Yup, we now have a new mix of property based P2P, Reits, div shares etc to replace the other p2p investments and working well so far.
It’s funny, I’m a bit of an oddball in the FIRE world with not being a big bond fan. If/when interest rates pick up, sure – but otherwise I’m happy to carry the risk and ride out the dips when needed. I wouldn’t be so happy doing so if I was entirely reliant on one income stream for sure but then, that’s the whole point of building a truly diversified portfolio right 😉
Thank you for responding. I think I will look at the property based P2P and Reits to back up my div shares which is new to me and to enable me to diversify more. It makes sense to me at least to stay clear of bonds (for the time being) and at least I can see some other potential options.

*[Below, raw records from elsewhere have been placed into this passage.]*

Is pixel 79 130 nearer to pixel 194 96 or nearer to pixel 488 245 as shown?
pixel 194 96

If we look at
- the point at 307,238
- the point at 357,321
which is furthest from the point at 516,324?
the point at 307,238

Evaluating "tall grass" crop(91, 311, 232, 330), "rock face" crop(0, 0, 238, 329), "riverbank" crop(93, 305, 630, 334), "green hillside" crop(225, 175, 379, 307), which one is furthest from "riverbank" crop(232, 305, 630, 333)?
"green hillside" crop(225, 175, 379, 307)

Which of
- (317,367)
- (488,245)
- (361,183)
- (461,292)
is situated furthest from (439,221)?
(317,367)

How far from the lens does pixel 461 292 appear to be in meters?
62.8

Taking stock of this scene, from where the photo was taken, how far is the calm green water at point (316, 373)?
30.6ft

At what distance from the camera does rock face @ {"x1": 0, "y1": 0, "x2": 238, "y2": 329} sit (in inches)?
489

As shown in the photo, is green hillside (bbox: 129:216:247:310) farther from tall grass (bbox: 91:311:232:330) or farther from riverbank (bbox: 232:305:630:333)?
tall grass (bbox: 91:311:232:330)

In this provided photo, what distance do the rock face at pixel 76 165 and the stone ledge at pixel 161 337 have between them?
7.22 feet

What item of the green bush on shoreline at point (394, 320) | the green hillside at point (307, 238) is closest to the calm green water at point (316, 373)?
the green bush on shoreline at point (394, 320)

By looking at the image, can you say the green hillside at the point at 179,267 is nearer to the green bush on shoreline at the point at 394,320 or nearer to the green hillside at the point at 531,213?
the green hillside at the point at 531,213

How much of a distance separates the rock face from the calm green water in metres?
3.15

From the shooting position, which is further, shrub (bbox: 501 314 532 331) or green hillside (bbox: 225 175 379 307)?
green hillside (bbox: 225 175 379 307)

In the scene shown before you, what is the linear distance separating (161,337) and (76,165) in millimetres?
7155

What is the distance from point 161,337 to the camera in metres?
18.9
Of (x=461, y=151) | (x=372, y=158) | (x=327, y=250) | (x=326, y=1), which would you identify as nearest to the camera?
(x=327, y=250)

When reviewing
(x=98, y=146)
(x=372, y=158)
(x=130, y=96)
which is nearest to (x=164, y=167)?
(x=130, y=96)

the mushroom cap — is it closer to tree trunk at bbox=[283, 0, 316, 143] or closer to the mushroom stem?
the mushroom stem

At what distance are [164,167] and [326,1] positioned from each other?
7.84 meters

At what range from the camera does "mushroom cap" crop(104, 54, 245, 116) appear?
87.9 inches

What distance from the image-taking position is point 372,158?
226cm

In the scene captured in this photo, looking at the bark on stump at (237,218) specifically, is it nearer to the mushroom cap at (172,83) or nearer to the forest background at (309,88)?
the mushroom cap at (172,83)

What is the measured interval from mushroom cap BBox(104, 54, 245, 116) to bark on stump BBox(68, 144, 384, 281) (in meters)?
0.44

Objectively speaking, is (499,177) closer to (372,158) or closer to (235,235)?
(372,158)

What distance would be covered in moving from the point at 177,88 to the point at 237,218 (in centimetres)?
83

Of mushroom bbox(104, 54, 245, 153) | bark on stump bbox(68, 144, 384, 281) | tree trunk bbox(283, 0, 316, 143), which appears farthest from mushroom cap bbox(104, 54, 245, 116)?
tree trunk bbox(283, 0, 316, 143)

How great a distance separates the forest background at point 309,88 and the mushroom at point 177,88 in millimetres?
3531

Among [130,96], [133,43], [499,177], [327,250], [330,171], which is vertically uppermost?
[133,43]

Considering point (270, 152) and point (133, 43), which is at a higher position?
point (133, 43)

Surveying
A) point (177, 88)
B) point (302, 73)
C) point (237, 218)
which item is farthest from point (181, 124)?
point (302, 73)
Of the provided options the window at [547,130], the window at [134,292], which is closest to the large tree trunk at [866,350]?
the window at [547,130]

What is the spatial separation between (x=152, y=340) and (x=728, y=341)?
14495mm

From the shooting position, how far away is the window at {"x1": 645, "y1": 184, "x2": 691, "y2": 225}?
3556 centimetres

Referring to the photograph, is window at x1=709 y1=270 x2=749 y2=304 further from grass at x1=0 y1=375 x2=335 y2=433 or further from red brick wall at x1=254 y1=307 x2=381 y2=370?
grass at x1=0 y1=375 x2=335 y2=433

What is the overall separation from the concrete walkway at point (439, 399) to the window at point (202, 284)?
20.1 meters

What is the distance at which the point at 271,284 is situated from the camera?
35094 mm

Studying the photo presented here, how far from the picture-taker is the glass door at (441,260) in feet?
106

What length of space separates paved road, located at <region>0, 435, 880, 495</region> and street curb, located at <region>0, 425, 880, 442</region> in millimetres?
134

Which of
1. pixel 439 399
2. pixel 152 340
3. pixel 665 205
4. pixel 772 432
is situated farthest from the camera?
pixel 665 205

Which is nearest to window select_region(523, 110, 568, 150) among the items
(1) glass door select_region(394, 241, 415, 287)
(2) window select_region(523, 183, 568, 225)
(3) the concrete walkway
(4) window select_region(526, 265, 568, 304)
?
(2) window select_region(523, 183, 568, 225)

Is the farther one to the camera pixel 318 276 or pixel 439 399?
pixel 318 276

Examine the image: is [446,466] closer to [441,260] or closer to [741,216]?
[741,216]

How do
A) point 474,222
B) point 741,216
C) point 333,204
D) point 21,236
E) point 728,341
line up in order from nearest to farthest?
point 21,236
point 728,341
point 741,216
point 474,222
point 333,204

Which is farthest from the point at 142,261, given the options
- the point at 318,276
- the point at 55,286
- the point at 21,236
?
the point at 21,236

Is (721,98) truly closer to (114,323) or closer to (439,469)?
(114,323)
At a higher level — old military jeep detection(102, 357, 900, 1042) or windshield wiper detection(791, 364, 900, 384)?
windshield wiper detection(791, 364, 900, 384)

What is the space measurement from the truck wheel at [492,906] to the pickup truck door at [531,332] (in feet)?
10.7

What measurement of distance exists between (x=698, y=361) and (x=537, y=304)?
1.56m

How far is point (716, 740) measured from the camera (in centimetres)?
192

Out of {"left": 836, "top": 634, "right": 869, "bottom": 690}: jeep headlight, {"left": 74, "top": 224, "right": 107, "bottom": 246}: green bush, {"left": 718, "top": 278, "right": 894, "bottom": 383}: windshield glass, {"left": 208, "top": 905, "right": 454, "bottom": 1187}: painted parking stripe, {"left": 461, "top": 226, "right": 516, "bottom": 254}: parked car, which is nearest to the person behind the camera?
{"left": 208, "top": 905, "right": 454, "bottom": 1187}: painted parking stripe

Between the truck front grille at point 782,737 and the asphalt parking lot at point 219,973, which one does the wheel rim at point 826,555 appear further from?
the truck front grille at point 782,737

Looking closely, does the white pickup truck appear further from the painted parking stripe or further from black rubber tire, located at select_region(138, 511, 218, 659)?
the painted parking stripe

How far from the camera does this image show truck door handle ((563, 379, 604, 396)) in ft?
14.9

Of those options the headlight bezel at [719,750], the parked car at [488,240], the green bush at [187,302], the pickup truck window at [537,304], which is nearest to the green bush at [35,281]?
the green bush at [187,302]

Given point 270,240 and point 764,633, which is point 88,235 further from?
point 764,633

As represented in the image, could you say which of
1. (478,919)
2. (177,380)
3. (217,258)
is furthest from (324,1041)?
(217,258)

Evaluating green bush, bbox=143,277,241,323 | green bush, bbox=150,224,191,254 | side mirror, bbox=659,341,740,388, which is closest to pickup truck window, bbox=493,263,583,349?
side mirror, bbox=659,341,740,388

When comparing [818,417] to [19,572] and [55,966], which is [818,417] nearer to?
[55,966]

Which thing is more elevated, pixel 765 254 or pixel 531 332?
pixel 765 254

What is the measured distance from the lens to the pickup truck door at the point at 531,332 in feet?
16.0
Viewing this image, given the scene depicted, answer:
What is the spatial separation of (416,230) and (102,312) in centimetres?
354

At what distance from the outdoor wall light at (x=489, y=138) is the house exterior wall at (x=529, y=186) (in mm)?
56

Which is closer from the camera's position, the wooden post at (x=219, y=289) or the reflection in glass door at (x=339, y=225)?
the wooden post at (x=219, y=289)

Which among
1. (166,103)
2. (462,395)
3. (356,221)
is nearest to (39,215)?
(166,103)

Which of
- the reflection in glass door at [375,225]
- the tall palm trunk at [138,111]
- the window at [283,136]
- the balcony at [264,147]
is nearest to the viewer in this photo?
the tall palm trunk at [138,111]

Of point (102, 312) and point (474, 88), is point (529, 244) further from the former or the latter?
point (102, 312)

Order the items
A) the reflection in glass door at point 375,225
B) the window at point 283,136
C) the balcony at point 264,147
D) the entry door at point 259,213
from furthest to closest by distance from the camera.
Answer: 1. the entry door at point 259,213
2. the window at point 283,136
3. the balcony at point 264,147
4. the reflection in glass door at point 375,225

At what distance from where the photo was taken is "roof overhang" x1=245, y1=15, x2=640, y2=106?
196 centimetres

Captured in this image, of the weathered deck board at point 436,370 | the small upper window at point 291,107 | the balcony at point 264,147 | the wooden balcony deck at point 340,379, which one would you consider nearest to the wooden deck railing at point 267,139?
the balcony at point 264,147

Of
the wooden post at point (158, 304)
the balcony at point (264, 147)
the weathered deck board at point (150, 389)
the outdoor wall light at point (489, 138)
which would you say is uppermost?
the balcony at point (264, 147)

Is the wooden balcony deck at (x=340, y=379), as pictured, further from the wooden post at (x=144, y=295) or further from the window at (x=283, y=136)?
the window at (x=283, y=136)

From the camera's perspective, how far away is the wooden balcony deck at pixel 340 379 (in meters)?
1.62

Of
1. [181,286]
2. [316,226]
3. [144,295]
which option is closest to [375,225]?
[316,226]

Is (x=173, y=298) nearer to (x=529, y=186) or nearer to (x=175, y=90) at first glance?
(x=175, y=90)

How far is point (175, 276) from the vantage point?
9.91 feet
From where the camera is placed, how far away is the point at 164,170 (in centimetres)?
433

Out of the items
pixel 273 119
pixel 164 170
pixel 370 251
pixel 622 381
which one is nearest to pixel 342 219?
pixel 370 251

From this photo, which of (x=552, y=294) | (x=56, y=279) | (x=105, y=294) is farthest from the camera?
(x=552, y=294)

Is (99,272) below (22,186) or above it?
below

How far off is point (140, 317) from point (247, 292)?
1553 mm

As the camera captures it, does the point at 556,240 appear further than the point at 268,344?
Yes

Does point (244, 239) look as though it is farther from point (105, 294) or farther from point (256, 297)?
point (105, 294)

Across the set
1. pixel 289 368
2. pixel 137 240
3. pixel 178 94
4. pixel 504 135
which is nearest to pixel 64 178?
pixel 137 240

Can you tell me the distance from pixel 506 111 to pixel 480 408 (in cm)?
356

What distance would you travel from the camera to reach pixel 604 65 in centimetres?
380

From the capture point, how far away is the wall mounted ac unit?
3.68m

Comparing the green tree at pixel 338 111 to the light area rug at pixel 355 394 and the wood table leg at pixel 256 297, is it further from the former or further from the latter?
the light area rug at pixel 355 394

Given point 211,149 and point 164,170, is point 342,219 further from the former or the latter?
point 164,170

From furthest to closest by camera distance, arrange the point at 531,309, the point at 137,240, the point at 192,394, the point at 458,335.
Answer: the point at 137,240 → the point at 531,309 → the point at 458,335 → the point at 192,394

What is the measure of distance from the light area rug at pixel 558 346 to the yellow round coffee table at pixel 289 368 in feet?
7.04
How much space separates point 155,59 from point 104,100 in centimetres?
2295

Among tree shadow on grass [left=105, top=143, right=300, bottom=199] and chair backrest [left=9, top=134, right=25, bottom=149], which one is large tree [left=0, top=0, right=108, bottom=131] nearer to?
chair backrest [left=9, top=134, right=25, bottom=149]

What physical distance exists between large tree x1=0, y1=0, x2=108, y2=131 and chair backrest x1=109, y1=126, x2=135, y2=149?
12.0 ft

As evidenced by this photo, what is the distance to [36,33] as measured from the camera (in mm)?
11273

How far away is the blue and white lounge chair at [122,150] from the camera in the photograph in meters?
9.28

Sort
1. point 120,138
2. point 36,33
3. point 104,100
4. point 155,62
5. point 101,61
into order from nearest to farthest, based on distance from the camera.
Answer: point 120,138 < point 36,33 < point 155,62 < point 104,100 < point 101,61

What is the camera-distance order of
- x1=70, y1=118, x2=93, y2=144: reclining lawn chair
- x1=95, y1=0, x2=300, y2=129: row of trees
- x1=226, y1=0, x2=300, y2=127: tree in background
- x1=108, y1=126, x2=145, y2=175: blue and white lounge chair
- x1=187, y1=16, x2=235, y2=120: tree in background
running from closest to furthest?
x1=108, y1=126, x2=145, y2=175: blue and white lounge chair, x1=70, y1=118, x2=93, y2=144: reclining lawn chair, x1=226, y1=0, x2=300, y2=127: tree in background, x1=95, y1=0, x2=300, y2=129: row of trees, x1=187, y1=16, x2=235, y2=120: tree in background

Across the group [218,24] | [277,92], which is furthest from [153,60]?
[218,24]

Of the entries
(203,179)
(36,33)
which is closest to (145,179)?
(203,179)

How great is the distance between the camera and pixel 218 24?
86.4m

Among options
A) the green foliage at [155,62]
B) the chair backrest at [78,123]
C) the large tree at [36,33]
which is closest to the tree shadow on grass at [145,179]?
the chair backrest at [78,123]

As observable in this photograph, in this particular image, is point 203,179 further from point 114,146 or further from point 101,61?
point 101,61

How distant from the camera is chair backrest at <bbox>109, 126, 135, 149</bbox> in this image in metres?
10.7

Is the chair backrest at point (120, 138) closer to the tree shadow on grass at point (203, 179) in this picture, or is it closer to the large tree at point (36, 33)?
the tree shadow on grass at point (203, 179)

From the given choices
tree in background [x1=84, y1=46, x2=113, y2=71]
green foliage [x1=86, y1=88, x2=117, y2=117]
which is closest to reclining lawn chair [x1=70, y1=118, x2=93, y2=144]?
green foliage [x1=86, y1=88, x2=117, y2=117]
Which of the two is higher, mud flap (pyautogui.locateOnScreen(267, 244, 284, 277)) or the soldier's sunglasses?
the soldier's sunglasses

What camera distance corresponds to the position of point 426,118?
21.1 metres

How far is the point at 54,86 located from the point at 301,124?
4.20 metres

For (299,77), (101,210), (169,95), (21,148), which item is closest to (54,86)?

Really good post, I love how you look at these scenarios with a critical eye and have a realist mindset when it comes to projected returns. I think that is one of the hardest parts about FIRE. It’s easy to calculate your target 25X or 30X number each year, adjusting for inflation. It’s a lot more difficult to project realistic returns (and portfolio value) against projected asset allocation. Or I should say – more difficult to understand where you feel comfortable when it comes to taking the FIRE plunge given the various scenarios. But it sounds like you’ve worked out these details and you have the mindset that nothing in life is guaranteed and are okay with a backup plan – a must for anyone pursuing FIRE!
Very well written!
Awh – cheers Liz. That’s awesome to hear from a great blogger like yourself!
Yeah – one of the worst things you can do I think is pretend to yourself. It’s just not helpful. Some people will be comfortable taking on more risk, some will want less. It’s all a balance that only you can work out for yourself.
Cheers! Thanks for taking the time to read & comment.
Nice one. Love the detail and the thought that went into it.
Am a fan of James Clear but haven’t seen his take on the marshmallow experiment. Will have a look.
Also think contingencies are important. In pilot’s parlance, you don’t want to be flying too close to the ground on this one.
Cheers BoF. Yeah, I’ve enjoyed a lot of his stuff though haven’t read his book as yet. You’ll enjoy his marshmallow take.
For sure – not much point pulling the trigger on FIRE and then spending all your time worrying!